-- Opening Marker --
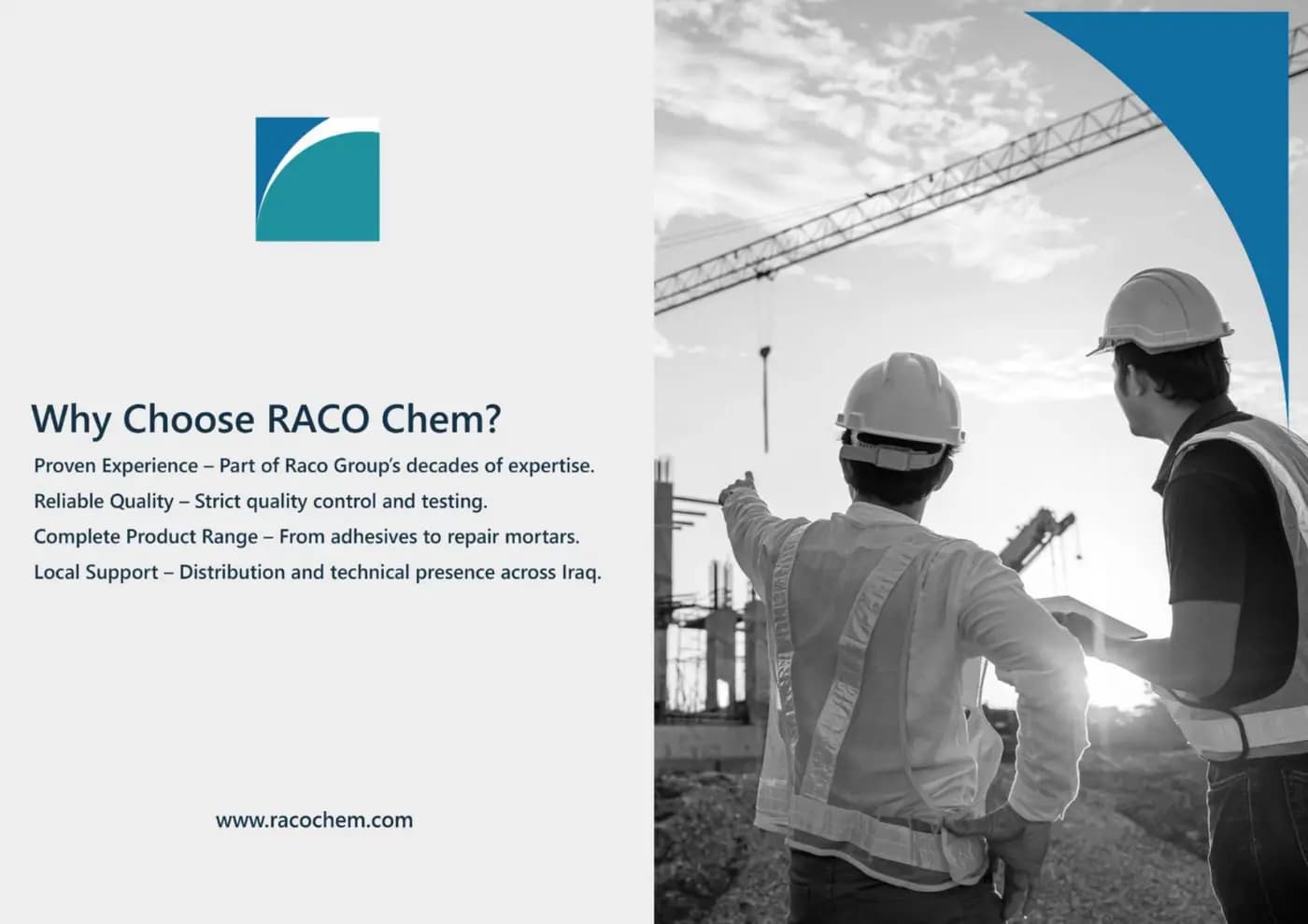 Why Choose RACO Chem?

Proven Experience – Part of Raco Group's decades of expertise.

Reliable Quality – Strict quality control and testing.

Complete Product Range – From adhesives to repair mortars.

Local Support – Distribution and technical presence across Iraq.

www.racochem.com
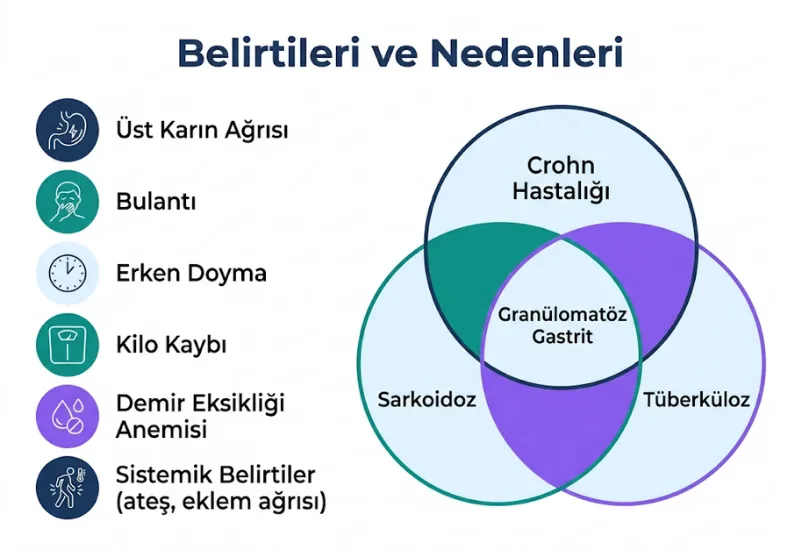 Belirtileri ve Nedenleri

Üst Karın Ağrısı

Bulantı

Erken Doyma

Kilo Kaybı

Demir Eksikliği Anemisi

Sistemik Belirtiler (ateş, eklem ağrısı)

Crohn Hastalığı

Granülomatöz Gastrit

Sarkoidoz

Tüberküloz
-- Closing Marker --
Take the material above and set it down exactly, minus the images.

 Why Choose RACO Chem?

Proven Experience – Part of Raco Group's decades of expertise.

Reliable Quality – Strict quality control and testing.

Complete Product Range – From adhesives to repair mortars.

Local Support – Distribution and technical presence across Iraq.

www.racochem.com
 Belirtileri ve Nedenleri

Üst Karın Ağrısı

Bulantı

Erken Doyma

Kilo Kaybı

Demir Eksikliği Anemisi

Sistemik Belirtiler (ateş, eklem ağrısı)

Crohn Hastalığı

Granülomatöz Gastrit

Sarkoidoz

Tüberküloz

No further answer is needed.